_Texte extrait_.
########

Avec le fort de Brégançon dans la commune de Bormes-les-Mimosas dans le Var, le président Emmanuel Macron et son épouse disposent de la Lanterne, une autre résidence secondaire sur la commune de Versailles dans les Yvelines. Beaucoup plus discrète, car à l’abri des forêts du château royal, elle passe pour le plus secret des domaines de la République.
Caché par des arbres centenaires et protégé par des dizaines de caméras à infrarouge, ce petit palais est difficile à apercevoir ! De la route départementale, on ne voit de la lanterne qu’une façade lointaine, précédée d’une allée de 200 mètres interrompue par un portail métallique. La Lanterne est un pavillon construit sur deux niveaux à l’architecture simple ; il est flanqué de deux ailes entourant une cour.

La Lanterne, hautement gardée, a vu passer cinquante ans de vie politique française. Avant cela, le lieu était au XVIIIe siècle un modeste pavillon de chasse composé de trois pièces. Il avait été construit pour le gouverneur Philippe de Noailles (1715-1794) sur un terrain dans le parc du château mis à disposition par le roi Louis XV (1710-1774) en avril 1760. En 1780, le prince de Poix, fils du gouverneur, agrandit le bâtiment pour en faire sa résidence. Parce que la luminosité y est exceptionnelle – grâce aux 36 portes-fenêtres qui laissent entrer le soleil -, le lieu est baptisé « La Lanterne ». Au cours de la Révolution française, elle est vendue comme bien national en 179 4et achetée par des propriétaires privés.
Après la Révolution, le roi Louis XVIII rachète la Lanterne avec ses propres deniers, en 1818. Elle entre au domaine de la Couronne en 1824, après d’importants travaux de rénovation. Pendant plusieurs décennies, le bâtiment est loué à des fins pédagogiques pour : l’enseignement supérieur ; des écoles militaires, comme la prestigieuse école de Saint-Cyr-l’Ecole à seulement deux kilomètres ; et des écoles agricoles voisines. Vers 1880, la Lanterne est louée à des particuliers aisés, comme le journaliste et éditeur américain James Gordon Bennett (1841-1918), friand de ses grandes chasses organisées sur le domaine…
En 1920, la Lanterne passe sous la tutelle du Ministère de l’Instruction publique et des Beaux-Arts. Après la Seconde Guerre mondiale, Félix Gouin (1884-1977), président du Gouvernement provisoire, y réside du 26 janvier au 24 juin 1946. Alors qu’il y a maintenant des salles de bain et du chauffage central à la Lanterne, elle accueille en 1949 et jusqu’en 1957, les fastueuses réceptions de son dernier locataire : l’ambassadeur américain David Kirkpatrick Este Bruce (1898-1977), avant que ce lieu ne deviennent une résidence pour les hommes du gouvernement français.

########

_Données fournies_.

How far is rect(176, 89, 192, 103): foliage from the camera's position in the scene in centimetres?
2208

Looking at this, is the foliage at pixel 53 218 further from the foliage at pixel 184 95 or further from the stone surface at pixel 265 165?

########

_Consigne_. Recopiez le passage du texte sur la Lanterne qui commence aux mots « Avec le fort » et s'arrête après « de la République. ».

_Réponse attendue_.
Avec le fort de Brégançon dans la commune de Bormes-les-Mimosas dans le Var, le président Emmanuel Macron et son épouse disposent de la Lanterne, une autre résidence secondaire sur la commune de Versailles dans les Yvelines. Beaucoup plus discrète, car à l’abri des forêts du château royal, elle passe pour le plus secret des domaines de la République.